Direct economic impact, on the other hand, refers to measures of the importance of sectors that are using GPS. Total economic impact is the importance of sectors affected by GPS, whether they are using it or not. Total economic impact of GPS is virtually the size of the whole economy, so it is not very meaningful.
Direct economic impact is measured by value added of using sectors when the purpose is to avoid duplication among sectors that buy from and sell to each other. It may be measured by revenue for a single sector when adding sectors is not involved, so there is no need to avoid duplication.
The distinction between economic value and economic impact is critical. Even if economic impact is measured by value added rather than revenue, the value is not the net addition to the economy from the use of the product or technology. It is only the size of the using sector. See Figure 1.

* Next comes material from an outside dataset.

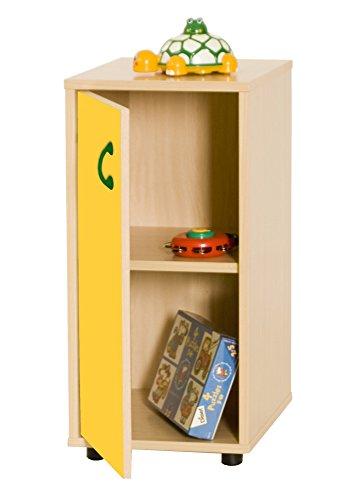 Mobeduc 600216HPS17-Mobile per sotto/armadio a 2 ripiani, in legno, colore: faggio/giallo/nero, 36 x 76,5 x 40 cm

Figure 1. Measuring GPS economic value and economic impact. (Chart: author)
The GSA Study
The most comprehensive estimates of global GNSS market size come from the European GNSS Agency (GSA), which has released four market reports from 2010 through 2015. The data are measures of economic impact and not economic value. The reports are of great interest because of their comprehensive global look at the sizes of markets and inclusion of forecasts. In contrast, the emphasis in this part of the present study is on current economic value, with U.S. benefits assessed for GPS.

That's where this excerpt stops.